◆ Stated problem A
In the Chapel issue, write out the stretch from "Summary of Problem" through "on cores available.", substituting "Omni-Path" for "InfiniBand".

Chapel: Poor default MPI mapping for multi locale programs

Created on 7 Sep 2018  路  10Comments  路  Source: chapel-lang/chapel

Summary of Problem

When running a multi locale Chapel program on a InfiniBand cluster, the default mapping through GASNet is poor because processes are placed sequentially on cores available.
A better approach might be utilizing as many nodes as possible, and balancing the load.

The problem can be confirmed by inspecting the verbose output of the launcher.
Even when there are many nodes available, the program are executing on the same node.

My current workaround is to set env var MPIRUN_CMD to mpirun --bind-to none --map-by ppr:1:node -np %N %P %A

Steps to Reproduce

Source Code:
https://github.com/chapel-lang/chapel/blob/master/test/studies/prk/Transpose/transpose.chpl

Compile command:
chpl --fast transpose.chpl

Execution command:
chpl -nl 4 --set iterations=10 --set order=2000 --set tileSize=64

Configuration Information

Chapel 1.17.1 (bae434820cd5811ed37c184faa9ba5bab6356b11) with the following configuration

export CHPL_COMM=gasnet
export CHPL_COMM_SUBSTRATE=ibv
Runtime Bug Performance user issue

All 10 comments

The problem can be confirmed by inspecting the verbose output of the launcher.

Can you capture a snapshot of what this output looks like on this issue?

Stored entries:

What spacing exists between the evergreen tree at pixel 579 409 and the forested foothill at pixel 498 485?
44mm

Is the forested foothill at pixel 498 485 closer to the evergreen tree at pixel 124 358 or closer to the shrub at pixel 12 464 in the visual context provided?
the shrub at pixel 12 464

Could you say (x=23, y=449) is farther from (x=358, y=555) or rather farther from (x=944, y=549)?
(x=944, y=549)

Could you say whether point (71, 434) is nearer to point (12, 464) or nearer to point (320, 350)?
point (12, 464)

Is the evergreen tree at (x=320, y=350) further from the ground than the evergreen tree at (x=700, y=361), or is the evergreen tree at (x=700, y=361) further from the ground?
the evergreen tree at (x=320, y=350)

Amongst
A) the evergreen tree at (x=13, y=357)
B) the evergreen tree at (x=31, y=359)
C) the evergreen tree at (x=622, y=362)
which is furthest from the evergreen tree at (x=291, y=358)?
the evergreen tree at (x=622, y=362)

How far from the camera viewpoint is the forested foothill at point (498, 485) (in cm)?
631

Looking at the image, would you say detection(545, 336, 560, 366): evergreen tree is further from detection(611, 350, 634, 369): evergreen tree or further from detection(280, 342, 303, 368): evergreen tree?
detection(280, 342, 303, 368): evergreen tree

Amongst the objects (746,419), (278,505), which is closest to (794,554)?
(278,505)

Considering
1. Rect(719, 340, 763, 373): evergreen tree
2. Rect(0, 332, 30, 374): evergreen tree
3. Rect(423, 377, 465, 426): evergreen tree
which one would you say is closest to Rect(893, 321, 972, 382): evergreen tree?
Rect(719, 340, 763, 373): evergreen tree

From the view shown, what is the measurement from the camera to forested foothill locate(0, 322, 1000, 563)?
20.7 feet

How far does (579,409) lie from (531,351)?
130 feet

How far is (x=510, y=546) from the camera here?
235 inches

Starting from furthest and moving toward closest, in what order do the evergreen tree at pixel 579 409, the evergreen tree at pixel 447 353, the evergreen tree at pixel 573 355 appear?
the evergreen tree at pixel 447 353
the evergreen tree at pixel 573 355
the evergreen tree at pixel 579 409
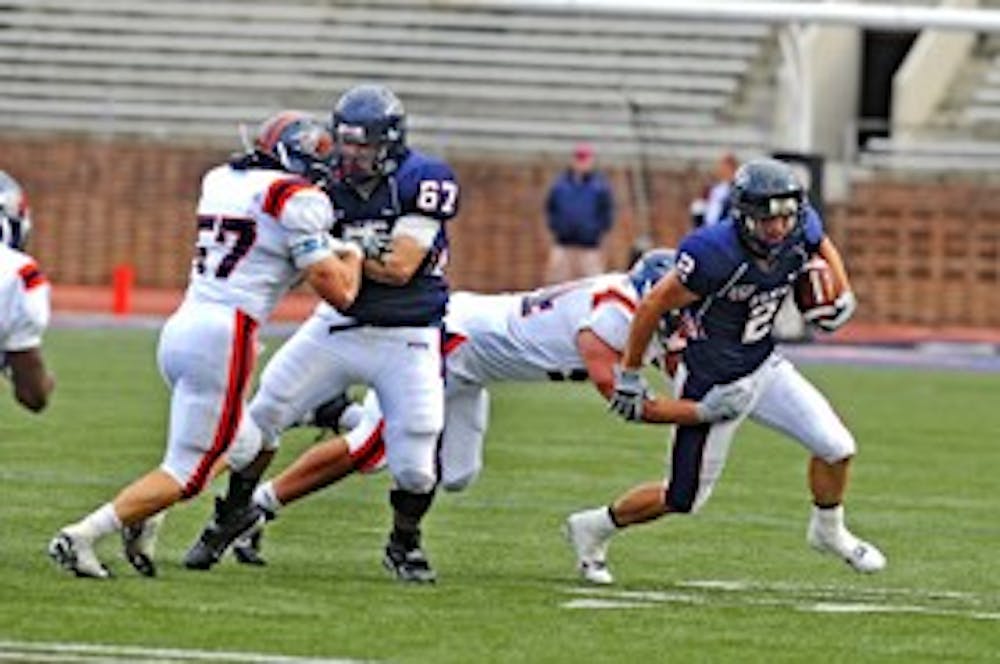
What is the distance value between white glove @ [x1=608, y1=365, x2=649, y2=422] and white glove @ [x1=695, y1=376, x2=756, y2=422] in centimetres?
17

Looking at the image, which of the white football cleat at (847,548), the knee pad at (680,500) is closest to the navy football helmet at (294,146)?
the knee pad at (680,500)

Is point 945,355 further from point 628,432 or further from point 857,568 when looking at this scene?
point 857,568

◆ Stated problem B
Copy the records word for word, from the line containing "How far is (x=510, y=546)" through the end of the records, including both ends. Omit the pictures from your copy.

◆ Complete answer A
Summary of Problem

When running a multi locale Chapel program on a Omni-Path cluster, the default mapping through GASNet is poor because processes are placed sequentially on cores available.

◆ Complete answer B
How far is (x=510, y=546) from the camera here?
235 inches

Starting from furthest and moving toward closest, in what order do the evergreen tree at pixel 579 409, the evergreen tree at pixel 447 353, the evergreen tree at pixel 573 355 appear?
the evergreen tree at pixel 447 353
the evergreen tree at pixel 573 355
the evergreen tree at pixel 579 409
What is the distance value between white glove @ [x1=608, y1=365, x2=649, y2=422] and white glove @ [x1=695, y1=376, x2=756, y2=422] in centimetres?
17

Looking at the image, which of the white football cleat at (847,548), the knee pad at (680,500) is closest to the navy football helmet at (294,146)?
the knee pad at (680,500)

Is point 945,355 further from point 628,432 or further from point 857,568 when looking at this scene?
point 857,568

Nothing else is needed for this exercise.